__Problem to work on__:
Determine which lines of the records include the word "States", and copy them.
*** The input ***
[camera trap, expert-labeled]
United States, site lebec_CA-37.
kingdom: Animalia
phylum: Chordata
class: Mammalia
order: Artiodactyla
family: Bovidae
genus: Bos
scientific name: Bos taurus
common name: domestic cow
*** End of The input ***
*** The input ***
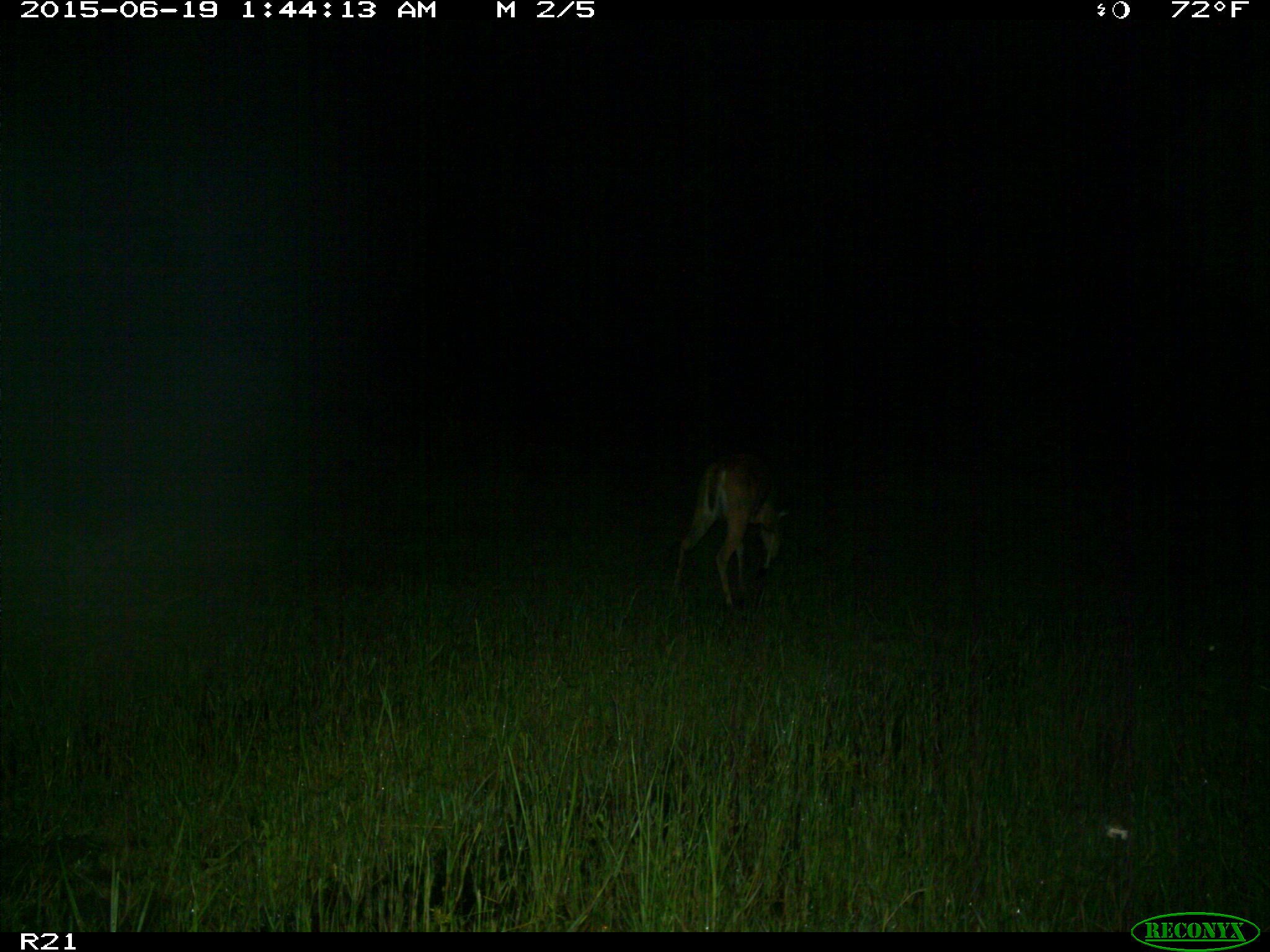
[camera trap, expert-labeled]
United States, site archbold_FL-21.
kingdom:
*** End of The input ***
*** The input ***
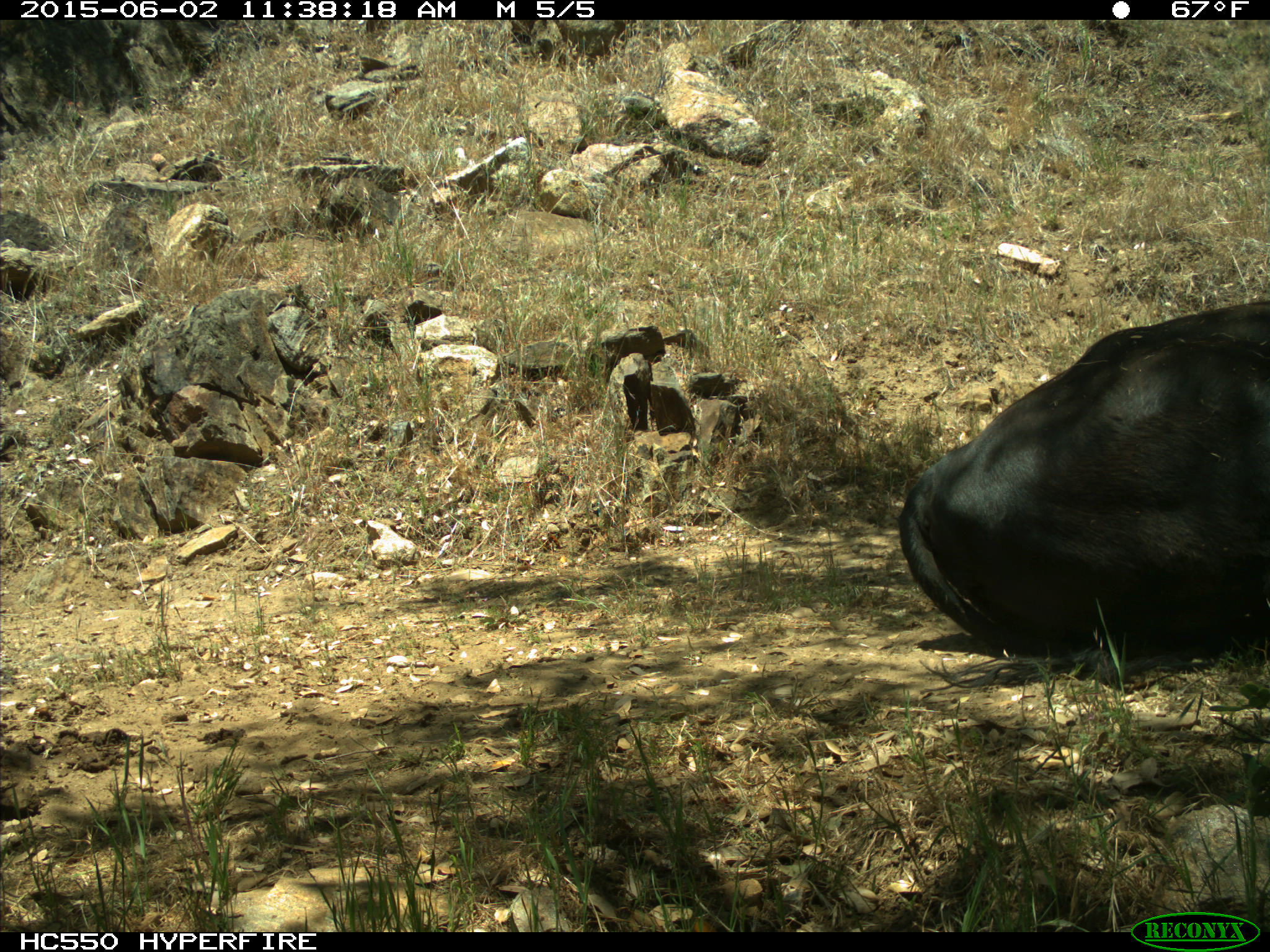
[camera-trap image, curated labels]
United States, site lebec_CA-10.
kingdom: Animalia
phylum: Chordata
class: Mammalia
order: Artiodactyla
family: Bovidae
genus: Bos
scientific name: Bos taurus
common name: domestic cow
*** End of The input ***
__Response for this exercise__:
United States, site lebec_CA-37.
United States, site archbold_FL-21.
United States, site lebec_CA-10.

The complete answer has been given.